## Begin EXTRACTED TEXT

Coercion, Shaming, Mulberry Trees, and Babies

by Miki Kashtan

In 2020, when Emma Quayle and I started vagabonding in earnest, one of our criteria for what we wanted our next steps to be as we journeyed further was “unmasking the impact of patriarchy and allowing us to experience first-hand the intensity of its manifestation.” We intuited what was later confirmed by experience: that we would increase our learning by moving away from the comfort of being embedded within the global North system as residents of one location. What we have learned has deepened our resolve to continue to walk away from existing systems and towards creating an island of interdependent living together with a potent vision of an interconnected global web of visionary communities.

Over the years of vagabonding, one of the most intensive lessons has been seeing more and more clearly the depth and pervasiveness of violence that’s built into the system. Everywhere we look, we see the ways that this violence is exported, outsourced, masked, justified, and even denied in service to the illusion of progress for all. This applies to people, the larger web of life, and all other elements that make up the intricate system called planet Earth.

Mundane violence in a tourist beach town

In October 2023 we were given an astonishing gift of an apartment to live in for up to two years without rent, covering only the costs. The woman who offered it to us is inspired by our work and this is her way of supporting us. The result is that we are living in a place that we would be extremely unlikely to live in under any other conditions. The combination of the extraordinary beauty of the coastline and the extreme instrumentalization that is so characteristic of tourist towns has been an intense daily experience as I take my daily walks.

## End EXTRACTED TEXT

Answer these questions from the essay on coercion and vagabonding:
(a) In what year did the author and Emma Quayle begin vagabonding in earnest?
(b) In what month and year were they given the apartment?
(c) For how long may they live in that apartment without paying rent?
The items play no part in this.

## Begin EXTRACTED DATA

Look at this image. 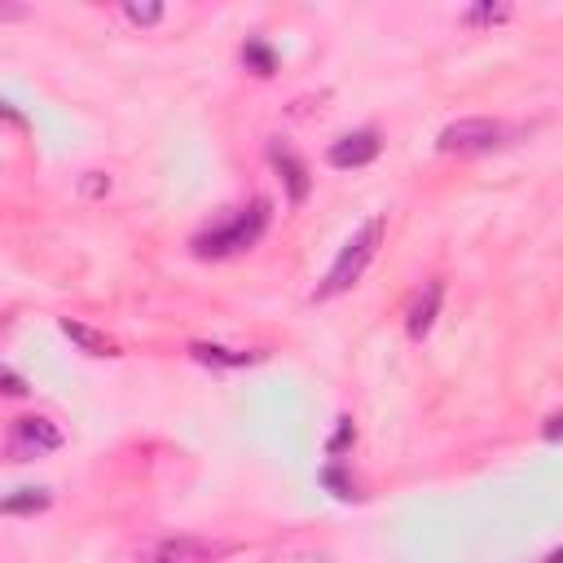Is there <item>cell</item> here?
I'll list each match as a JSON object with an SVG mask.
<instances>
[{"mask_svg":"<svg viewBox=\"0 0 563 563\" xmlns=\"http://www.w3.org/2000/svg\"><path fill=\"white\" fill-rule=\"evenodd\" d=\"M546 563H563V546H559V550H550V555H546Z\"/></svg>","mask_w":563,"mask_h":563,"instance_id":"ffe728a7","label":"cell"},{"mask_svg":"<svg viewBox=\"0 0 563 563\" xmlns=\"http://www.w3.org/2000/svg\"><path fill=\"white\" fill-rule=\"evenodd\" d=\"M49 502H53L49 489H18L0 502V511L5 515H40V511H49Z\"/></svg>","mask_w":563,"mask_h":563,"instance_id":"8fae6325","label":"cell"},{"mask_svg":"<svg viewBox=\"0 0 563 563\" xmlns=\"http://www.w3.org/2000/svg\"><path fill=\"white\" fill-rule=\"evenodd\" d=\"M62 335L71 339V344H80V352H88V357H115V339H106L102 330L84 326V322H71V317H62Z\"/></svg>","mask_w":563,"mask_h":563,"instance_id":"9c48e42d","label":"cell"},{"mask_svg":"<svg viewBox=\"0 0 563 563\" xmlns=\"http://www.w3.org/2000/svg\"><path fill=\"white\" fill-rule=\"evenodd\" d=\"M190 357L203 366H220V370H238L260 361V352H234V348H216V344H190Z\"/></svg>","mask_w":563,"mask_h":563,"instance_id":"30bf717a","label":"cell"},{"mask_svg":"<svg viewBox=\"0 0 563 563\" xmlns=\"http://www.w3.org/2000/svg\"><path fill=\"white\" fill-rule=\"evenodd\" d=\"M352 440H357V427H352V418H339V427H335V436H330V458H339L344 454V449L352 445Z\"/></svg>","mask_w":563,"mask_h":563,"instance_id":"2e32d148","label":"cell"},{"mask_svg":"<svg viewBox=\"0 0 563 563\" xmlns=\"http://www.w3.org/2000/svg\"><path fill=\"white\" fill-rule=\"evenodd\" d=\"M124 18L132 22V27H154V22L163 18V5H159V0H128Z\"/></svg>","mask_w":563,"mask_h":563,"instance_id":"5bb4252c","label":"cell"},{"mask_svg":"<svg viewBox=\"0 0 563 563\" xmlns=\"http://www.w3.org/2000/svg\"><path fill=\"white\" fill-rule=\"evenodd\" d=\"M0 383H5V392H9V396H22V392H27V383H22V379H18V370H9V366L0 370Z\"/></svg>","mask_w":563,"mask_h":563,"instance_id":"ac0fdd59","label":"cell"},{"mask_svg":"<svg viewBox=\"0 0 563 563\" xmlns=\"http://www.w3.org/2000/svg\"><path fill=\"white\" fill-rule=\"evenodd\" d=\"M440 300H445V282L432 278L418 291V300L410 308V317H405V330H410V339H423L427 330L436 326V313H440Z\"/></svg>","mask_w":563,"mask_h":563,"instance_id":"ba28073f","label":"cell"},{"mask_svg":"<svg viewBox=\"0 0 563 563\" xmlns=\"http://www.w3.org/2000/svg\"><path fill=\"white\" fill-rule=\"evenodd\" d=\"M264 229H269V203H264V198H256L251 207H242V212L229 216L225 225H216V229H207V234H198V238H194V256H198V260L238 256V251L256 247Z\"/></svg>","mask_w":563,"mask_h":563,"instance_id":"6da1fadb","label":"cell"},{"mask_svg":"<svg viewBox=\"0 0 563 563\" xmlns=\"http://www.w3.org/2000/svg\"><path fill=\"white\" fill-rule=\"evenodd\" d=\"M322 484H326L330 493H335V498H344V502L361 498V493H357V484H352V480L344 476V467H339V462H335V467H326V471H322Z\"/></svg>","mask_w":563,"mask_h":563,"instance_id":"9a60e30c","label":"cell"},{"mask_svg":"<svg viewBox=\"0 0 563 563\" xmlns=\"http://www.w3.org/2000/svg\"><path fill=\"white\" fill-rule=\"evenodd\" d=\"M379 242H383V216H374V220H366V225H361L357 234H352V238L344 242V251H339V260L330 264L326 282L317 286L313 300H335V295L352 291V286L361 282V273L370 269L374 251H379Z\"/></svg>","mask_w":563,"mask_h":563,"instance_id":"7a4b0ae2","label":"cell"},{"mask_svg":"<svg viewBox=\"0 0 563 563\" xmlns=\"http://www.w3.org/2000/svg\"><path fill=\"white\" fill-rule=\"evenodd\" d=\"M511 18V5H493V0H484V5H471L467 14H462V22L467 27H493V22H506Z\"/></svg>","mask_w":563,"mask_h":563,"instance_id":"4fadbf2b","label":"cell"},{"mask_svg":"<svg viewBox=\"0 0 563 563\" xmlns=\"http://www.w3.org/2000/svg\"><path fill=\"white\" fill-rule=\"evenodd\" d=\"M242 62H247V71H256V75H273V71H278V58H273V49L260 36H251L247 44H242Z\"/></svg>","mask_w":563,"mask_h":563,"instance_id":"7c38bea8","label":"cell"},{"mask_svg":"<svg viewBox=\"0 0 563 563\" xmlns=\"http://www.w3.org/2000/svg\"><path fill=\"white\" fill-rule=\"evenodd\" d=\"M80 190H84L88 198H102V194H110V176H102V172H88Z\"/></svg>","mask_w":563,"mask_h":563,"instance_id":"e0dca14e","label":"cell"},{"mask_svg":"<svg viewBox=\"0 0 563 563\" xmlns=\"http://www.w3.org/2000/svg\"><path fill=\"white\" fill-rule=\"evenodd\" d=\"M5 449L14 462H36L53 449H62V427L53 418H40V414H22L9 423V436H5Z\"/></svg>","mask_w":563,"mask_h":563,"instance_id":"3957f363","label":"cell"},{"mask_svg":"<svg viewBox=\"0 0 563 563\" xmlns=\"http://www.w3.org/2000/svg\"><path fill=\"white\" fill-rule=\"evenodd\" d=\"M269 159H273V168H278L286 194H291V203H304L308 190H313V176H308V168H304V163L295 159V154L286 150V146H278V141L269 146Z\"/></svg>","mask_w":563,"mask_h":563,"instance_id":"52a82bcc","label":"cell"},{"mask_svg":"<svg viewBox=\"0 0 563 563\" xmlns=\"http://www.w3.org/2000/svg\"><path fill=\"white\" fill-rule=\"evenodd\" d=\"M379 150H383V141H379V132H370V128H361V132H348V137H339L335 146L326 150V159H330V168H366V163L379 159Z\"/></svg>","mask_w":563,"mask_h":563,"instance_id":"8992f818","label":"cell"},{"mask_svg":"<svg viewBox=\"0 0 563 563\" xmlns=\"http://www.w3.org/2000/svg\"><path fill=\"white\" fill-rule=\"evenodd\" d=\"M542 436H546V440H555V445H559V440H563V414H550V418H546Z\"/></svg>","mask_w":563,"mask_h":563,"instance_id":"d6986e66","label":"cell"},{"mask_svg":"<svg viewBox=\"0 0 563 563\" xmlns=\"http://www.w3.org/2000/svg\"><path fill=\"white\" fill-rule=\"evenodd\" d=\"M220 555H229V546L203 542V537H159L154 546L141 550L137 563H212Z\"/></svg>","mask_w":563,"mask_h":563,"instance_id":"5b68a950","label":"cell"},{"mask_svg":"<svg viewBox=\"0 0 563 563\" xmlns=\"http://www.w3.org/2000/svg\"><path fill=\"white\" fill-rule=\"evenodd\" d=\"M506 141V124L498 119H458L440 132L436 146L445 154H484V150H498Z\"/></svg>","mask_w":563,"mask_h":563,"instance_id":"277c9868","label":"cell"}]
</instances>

## End EXTRACTED DATA

TASK RESPONSE>
(a) 2020
(b) October 2023
(c) Up to two years